Now that the crew is back and kicking, it's time I returned with another editorial for you guys as well.
To start things off, I'm going to assume that a lot of you know what I'm talking about when I say the words "Mystic Messenger."
Yup. This game is actually what inspired our topic of the evening. I think that it's one of the best examples of a visual novel featuring a "bland" MC in recent memory.
As much as I love learning about and trying to connect with the character I'm playing as, I nevertheless feel that there can be an advantage to having a sort of blank slate as your lead every once in a while. I shall explain.
The idea of having control over an action in a story is a big thing for players; sometimes it does make sense to have less control, yet other times it's admittedly frustrating. There are instances where your character will do the opposite of the choice you thought you made, or they will act in a way that's totally unreflective of how you personally would've handled the situation. The VNs that use these devices for conflict are usually the ones with less gameplay/choices.
Once we cut down on - or eliminate entirely - the MC's dialogue, we're able to make more choices that are more likely to be in line with things we'd probably say or reply with, which is something that I think Mystic Messenger does really well. We're able to play more as ourselves, and less like the MC. It gives a chance for the characters we interact with to be fleshed out more, and for us to learn so much more about them. We're better able to get inside their heads, and maybe even find ourselves in their shoes. They feel a lot more real to us.
That's the other thing about many VNs with fully-developed MCs. I often find that the development of other characters kind of suffers in favour of excessive internal dialogue. Though at the same time, I acknowledge that it really depends on the goal for the VN. Mystic Messenger's system definitely wouldn't work for Lucid9. Regardless, Lucid9 manages to keep Yama's inner thoughts concise so as to allow for that nice balance between introspection and interaction (thanks to Dia's direction and our writers' clever wordplay *wink*)

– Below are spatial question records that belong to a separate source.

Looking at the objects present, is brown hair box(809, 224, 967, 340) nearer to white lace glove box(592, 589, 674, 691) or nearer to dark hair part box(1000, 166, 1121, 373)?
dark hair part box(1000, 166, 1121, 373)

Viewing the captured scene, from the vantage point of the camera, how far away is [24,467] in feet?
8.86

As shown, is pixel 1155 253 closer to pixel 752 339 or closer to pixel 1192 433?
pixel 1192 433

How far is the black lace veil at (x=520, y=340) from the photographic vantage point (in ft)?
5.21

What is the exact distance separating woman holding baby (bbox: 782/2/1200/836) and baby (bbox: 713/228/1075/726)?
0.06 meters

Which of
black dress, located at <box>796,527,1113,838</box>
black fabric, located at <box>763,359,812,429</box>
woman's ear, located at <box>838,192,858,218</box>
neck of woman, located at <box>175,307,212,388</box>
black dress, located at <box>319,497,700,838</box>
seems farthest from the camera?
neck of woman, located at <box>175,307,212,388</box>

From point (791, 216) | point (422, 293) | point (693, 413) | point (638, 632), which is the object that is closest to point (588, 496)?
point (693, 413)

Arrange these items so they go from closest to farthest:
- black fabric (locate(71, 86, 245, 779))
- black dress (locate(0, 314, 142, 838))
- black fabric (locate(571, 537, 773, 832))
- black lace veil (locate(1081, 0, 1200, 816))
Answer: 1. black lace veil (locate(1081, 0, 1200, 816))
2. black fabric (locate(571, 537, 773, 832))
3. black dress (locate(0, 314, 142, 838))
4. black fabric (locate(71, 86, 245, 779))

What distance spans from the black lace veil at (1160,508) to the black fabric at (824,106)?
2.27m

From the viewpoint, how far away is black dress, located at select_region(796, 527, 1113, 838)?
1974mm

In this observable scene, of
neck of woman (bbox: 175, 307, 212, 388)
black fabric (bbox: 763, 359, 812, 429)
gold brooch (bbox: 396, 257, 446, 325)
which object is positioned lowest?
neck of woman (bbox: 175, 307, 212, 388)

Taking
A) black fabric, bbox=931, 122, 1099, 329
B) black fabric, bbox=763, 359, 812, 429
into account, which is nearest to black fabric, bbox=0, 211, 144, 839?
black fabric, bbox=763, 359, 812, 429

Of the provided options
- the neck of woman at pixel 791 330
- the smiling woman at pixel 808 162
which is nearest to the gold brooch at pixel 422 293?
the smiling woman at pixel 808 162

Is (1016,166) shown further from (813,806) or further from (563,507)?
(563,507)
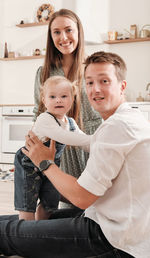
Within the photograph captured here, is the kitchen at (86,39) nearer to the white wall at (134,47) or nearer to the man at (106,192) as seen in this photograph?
the white wall at (134,47)

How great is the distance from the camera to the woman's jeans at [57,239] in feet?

I actually read a post-apocalyptic VN called Aloners recently (maybe some of you know about it), and the way it handles characterization is pretty cool. You essentially develop your character's personality and attitude towards things through decisions you make, even though you character has her own thought process from the very beginning. As the story goes on, you learn more about her backstory and what's become of the situation she's currently in. You give her a voice. This is wonderfully balanced with the development and "dimensionalization" (as I'll call it) of your companion, with whom you choose what sort of relationship you'll have. This tells me that maybe there's a way to combine player insertion and the VN's world after all; this is a particular technique that I'd like to see used again in VNs.
That being said, it may - understandably - depend on how many characters you're dealing with, because it really boils down to focus. At this point, blank slates seem to be most effective in stories that don't involve established backstories and motives prior to the actual objective of the VN, so that the player can literally be that person and direct their attention to making more meaningful connections with characters - as themselves.
I could be wrong, though. Is there a VN you've read that you believe does something innovative with the "bland" MC?